- UK film poster
- Directed by: Anthony Kimmins
- Written by: Anthony Kimmins
- Produced by: Basil Dean Jack Kitchin
- Starring: George Formby Polly Ward Jack Hobbs
- Cinematography: Ronald Neame Gordon Dines
- Edited by: Ernest Aldridge
- Music by: Ernest Irving
- Production company: Associated Talking Pictures
- Distributed by: ABFD
- Release dates: November 1938; 9 December 1940 (New York);
- Running time: 87 minutes
- Country: United Kingdom
- Language: English

= It's in the Air (1938 film) =

It’s in the Air is a 1938 British comedy film written and directed by Anthony Kimmins and starring George Formby, Polly Ward and Jack Hobbs. The film was released in the United States with the alternative title George Takes the Air in 1940. The film depicts Great Britain's preparations for war with ARP warden training, mock air attacks dropping poison gas bombs and the deployment of antiaircraft weapons in the streets.

==Plot==
After George Brown is rejected as an air-raid warden, he wears his brother-in-law's Royal Air Force uniform and realises that his brother-in-law has left behind some very important papers in the pockets. He delivers the despatches to a nearby RAF station, whereupon George is mistaken for a despatch rider from headquarters. Although he becomes the butt of jokes from his corporal, George stays indefinitely at the RAF air base. He soon falls in love with the sergeant major's daughter Peggy, a base NAAFI girl, and when Corporal Craig, who also fancies her, discovers his real identity, he threatens to report George.
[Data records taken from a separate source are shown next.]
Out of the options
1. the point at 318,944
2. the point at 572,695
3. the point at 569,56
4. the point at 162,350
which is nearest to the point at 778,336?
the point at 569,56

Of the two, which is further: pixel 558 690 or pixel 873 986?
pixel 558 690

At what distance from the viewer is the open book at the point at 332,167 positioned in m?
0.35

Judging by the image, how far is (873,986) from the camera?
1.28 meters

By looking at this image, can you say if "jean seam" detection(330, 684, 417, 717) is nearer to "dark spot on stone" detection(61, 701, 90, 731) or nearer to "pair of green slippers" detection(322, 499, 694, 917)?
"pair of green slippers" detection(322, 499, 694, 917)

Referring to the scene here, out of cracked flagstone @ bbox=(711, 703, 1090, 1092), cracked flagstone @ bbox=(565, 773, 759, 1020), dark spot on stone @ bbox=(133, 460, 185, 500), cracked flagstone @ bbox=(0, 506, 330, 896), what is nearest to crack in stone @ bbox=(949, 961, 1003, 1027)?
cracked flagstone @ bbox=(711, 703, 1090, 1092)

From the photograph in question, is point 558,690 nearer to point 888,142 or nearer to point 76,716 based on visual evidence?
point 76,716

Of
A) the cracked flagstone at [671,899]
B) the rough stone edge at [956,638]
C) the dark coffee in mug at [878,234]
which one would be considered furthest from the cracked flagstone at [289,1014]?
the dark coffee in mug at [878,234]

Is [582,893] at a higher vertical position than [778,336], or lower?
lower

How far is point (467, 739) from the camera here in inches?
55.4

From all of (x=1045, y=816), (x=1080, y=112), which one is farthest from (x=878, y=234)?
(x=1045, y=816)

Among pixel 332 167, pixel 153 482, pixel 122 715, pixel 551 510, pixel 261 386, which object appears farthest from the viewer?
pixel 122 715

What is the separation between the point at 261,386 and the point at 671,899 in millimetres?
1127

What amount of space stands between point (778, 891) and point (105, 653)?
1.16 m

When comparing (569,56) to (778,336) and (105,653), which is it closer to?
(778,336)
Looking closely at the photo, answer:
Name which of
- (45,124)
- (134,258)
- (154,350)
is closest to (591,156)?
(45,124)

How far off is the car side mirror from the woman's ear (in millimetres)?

On the day of an annual inspection, George attempts to escape the base and finds himself in a Hawker Audax aircraft that is being readied for a test flight. While the inspector watches, George's aerial display is memorable and the inspector insists that George should be commended. George manages to land the aircraft and is accepted as a flyer by the RAF.

==Cast==

- George Formby as George Brown
- Polly Ward as Peggy
- Jack Hobbs as Corporal Craig
- Julien Mitchell as The Sergeant Major
- Garry Marsh as Commanding Officer Wing Commander Hill
- Ilena Sylva as Anne Brown
- Frank Leighton as Leading aircraftman Bob Bullock.
- C. Denier Warren as Sir Philip
- Michael Shepley as Adjutant
- Hal Gordon as Nobby Clark, mechanic
- Joe Cunningham as Flight Sergeant
- Jack Melford as Lt. Terry, pilot
- Eliot Makeham as Sir Philip's Gardener
- Esma Cannon as Sir Philip's Maid
- O. B. Clarence as Sir Philip's Gardener
- Philip Godfrey as 2nd. Ambulance Man
- Bryan Herbert as RAF Corporal Organising Concert
- Philip Ray as Airman with Shoe
- John Salew as RAF Radio Operator
- Jack Vyvian as Corporal in Ambulance

==Production==
It’s in the Air was partly produced at the former London Air Park in Feltham, Middlesex. The scenes of the air-raid exercise at the opening of the film are taken from the scenes of an aerial attack in Alexander Korda's Things to Come (1936).

The aircraft featured in It’s in the Air are:
- Hawker Audax (K8334) (K3081)
- Hawker Demon (K3947)
- Armstrong Whitworth Atlas (K1195)
- Blackburn B.2 (G-ADFN), (G-ADLF)
- Bristol Bulldog IIA (K3512)
The film's art direction was led by Wilfred Shingleton.

== Soundtrack ==
- "It's in the Air": Written by Harry Parr-Davies; performed by George Formby and the chorus

- "Our Sergeant Major": Written by George Formby, Harry Gifford and Fred E. Cliffe

- "They Can't Fool Me" Written by George Formby, Harry Gifford and Fred E. Cliffe; performed by George Formby

- "The Bell's of St Mary's": Music by A. Emmett Adams and lyrics by Douglas Furber; performed by an unidentified airman

==Reception==
In a contemporary review for The New York Times upon the film's American release, critic Bosley Crowther called It's in the Air "little more than a decidedly up-to-date slapstick farce" but wrote: "Folks who won't believe that the British are still able to laugh—those Britishers, that is, who dare to enter movie theatres—should catch it, if for no other reason than to bolster their admiration for these doughty island people. ... As a specimen of war-time culture it should not be overlooked."

In his 1984 book Celluloid Wings: The Impact of Movies on Aviation, aviation-film historian James H. Farmer described It’s in the Air as "[f]ast-paced, typically British slapstick humour."